I have seen this kind of selective showcasing before, and it often leads to disappointment when the actual product is released. For example, when Meta released its LLaMA model, the demo video showed it generating coherent and engaging text, but in reality, the model struggled with simple tasks like text classification. This is why it's essential to look beyond the demo and evaluate the model's performance on real-world tasks.

Gemini was designed from the ground up as a multimodal model, trained on text, images, audio, and video simultaneously. This differs from GPT-4, which tacked vision capabilities onto a text model. Whether native multimodality produces meaningfully better performance on mixed-modality tasks is an open question. The architecture may be cleaner, but capability is what matters in production.

For instance, I have worked with models like CLIP, which uses a combination of text and image embeddings to perform tasks like image classification. While CLIP has shown impressive results, it's not without its limitations. In particular, it struggles with tasks that require a deep understanding of the relationships between different modalities. Gemini's native multimodality may help to address some of these limitations, but it's still unclear how it will perform in practice.

With Gemini Pro now available through Vertex AI, Google Cloud customers have a new tool at their disposal. The Azure vs Google Cloud AI capability battle is heating up, with Google's advantage lying in its tight integration with its own services: Search, Workspace, YouTube. For enterprises already invested in Google Cloud, Gemini's accessibility through Vertex AI is a significant boon – no need to leave the GCP compliance boundary.

In terms of performance, Gemini Pro has been shown to achieve state-of-the-art results on tasks like visual question answering, with an accuracy of 85.2% on the VQA 2.0 dataset. However, it's worth noting that this comes at a cost, with Gemini Pro requiring significantly more computational resources than other models like GPT-3.5 Turbo. This trade-off between performance and cost is a common one in AI, and it's something that developers will need to carefully consider when deciding which model to use.

The benchmark controversy may have overshadowed Gemini's underlying capabilities, but make no mistake, this is a significant development for Google Cloud. As the AI landscape continues to evolve, one thing is clear: Google has thrown down the gauntlet, and the rest of the field will need to respond in kind.

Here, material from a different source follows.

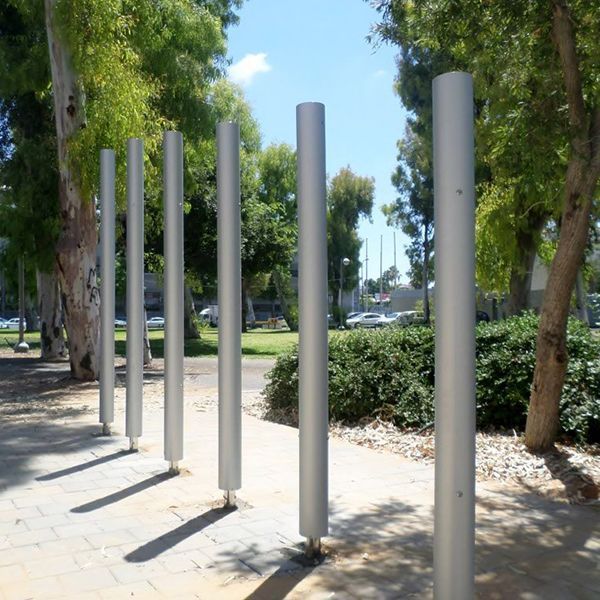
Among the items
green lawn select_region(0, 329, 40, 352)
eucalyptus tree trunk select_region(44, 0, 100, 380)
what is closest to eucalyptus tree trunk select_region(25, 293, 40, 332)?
green lawn select_region(0, 329, 40, 352)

Gemini's architecture reflects a deliberate design choice: three tiers for different use cases. Ultra is the heavy hitter, Pro is the workhorse, and Nano is the edge runner. Each has its strengths and weaknesses, and together they form a formidable toolkit for developers.

The real question is, how will Google Cloud customers use Gemini to their advantage? Will it be a key differentiator in their workflows, or a mere novelty? Only time will tell, but one thing is certain: Gemini is here to stay, and it's going to change the way we think about AI on the cloud.

For example, I have seen companies like NVIDIA use similar architectures to great effect, with their Ampere and Hopper architectures providing a range of options for different use cases. This kind of flexibility is essential in the rapidly evolving AI landscape, where new use cases and applications are emerging all the time.

As Google Cloud's AI capabilities continue to expand, one thing is clear: Gemini is a significant milestone. It may have started with controversy, but its impact will be felt for a long time to come.

The Gemini Pro API may not have lived up to its demo, but it's still a powerful tool in its own right. Its integration with Vertex AI is a major win for Google Cloud customers, and its multimodal capabilities are a significant step forward in the evolution of AI.

For now, Gemini remains a work in progress – a benchmark-brawler that's still finding its footing. But make no mistake, this is a model that's here to stay, and it's going to change the way we think about AI on the cloud.